Stevioside is one of the naturally occurring sweeteners, belonging to the diterpene glycoside family, which can be widely applied in food as a dietary supplement, in soft drinks, medicine and daily chemicals. It is a good dietary supplement, non-calorific, thermally stable and non-toxic, with a sugar-like taste profile and suitable for diabetic and phenylketonuria patients and obese persons. It is also non-fermentable and exhibits anticarcinogenic, antioxidant, antihyperglycaemic, antihypertensive, antidiarrhoeal, anti-inflammatory and anticariogenic properties.
Stevioside tastes about 300 times sweeter than 0.4% sucrose solution. Thus, extraction and purification of stevioside is an area of active research. Stevioside has a greater presence in the extract of Stevia rebaudiana leaves compared to the other glycosides, namely rebaudioside A, B, D and E, dulcoside A and B. Current sweetener extraction techniques involve many unit operations, including solvent extraction (methanol and ethanol), ion exchange, etc. Solvent extraction may not be suitable for human consumption and ion exchange is not economic. In this regard, membrane-based processes can offer an attractive alternative. This book provides a detailed understanding of the design and modelling characteristics at various levels of processing using membranes.
With the rapid increase in popularity of stevioside as a sugar substitute and its associated health benefits, there is need for an efficient and feasible extraction process for stevioside in the near future. Since no other book exists on this topic, the proposed book covers the state of the art of stevioside extraction with an emphasis on membrane technology.

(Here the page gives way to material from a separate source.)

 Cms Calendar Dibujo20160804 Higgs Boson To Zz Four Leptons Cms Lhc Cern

Thus, it is envisaged that the significance of this book will be remarkably high in this context. Apart from extraction aspects, the book also presents an account of the history, medicinal values and other applications in some detail.

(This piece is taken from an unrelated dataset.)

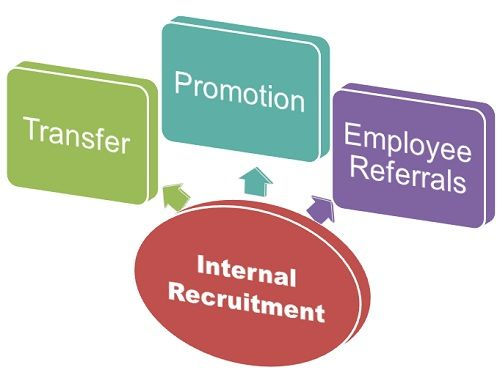 Internal Recruitment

Composition, source, various physical and chemical properties and methods of analysis are covered in Chapter 1. Steviol glycosides have numerous health benefits. Various facets of this aspect are presented in Chapter 2. Applications of stevioside in different sectors, therapeutics, food, drink, etc., are discussed in Chapter 3. The conventional extraction process of stevioside includes a number of unit operations and the state of the art of these conventional extraction processes is presented in Chapter 4. The fundamentals of membrane-based processes, including advantages, features, classifications, modelling approaches, modules, limitations and applications, have been outlined in Chapter 5. Chapter 6 deals with the development of applications of membrane-based operations for stevioside processing in different steps: clarification, purification, concentration, etc. A description of membrane processes for extraction of stevioside is presented in Chapter 7. In this chapter, optimisation of water extraction, comparison between centrifuge and microfiltration as the primary clarification, use of ultrafiltration for main clarification, optimised selection of membranes and operating conditions, identification of flux decline mechanism, various modes of ultrafiltration (unstirred, stirred and cross-flow) and concentration by nanofiltration are discussed in detail. Relevant modelling for scaling up of membrane-based systems is covered with full details in Chapter 8. Enhancement of stevioside purity by using diafiltration is discussed in Chapter 9 and the economics of the process is presented in Chapter 10.
We believe this book will have two fold impacts. First, its academic value is high, since it deals with extraction of an upcoming bioproduct using membrane-based processes. Second, it will have a substantial impact on the scaling up of such systems in actual industrial scale from laboratory data. This book can be used as a reference for courses involving membrane and food technology and food processing taught in postgraduate level. And of course, it would be an extremely useful reference book for students and professionals in the fields of chemical engineering, food technology, biotechnology, bioengineering, agricultural engineering, industrial engineering and pharmaceutical engineering.
We have tried our best to make this book comprehensive and hope that it will ignite further research interest and industrial development in the relevant and associated fields of engineering. We hope that readers will benefit from the applicability and significance of membrane-based technology for food processing in general presented through this book. Although we have put our best efforts into organising all possible information regarding processing of Stevia extract, readers’ comments and suggestions for improvement will be gratefully acknowledged.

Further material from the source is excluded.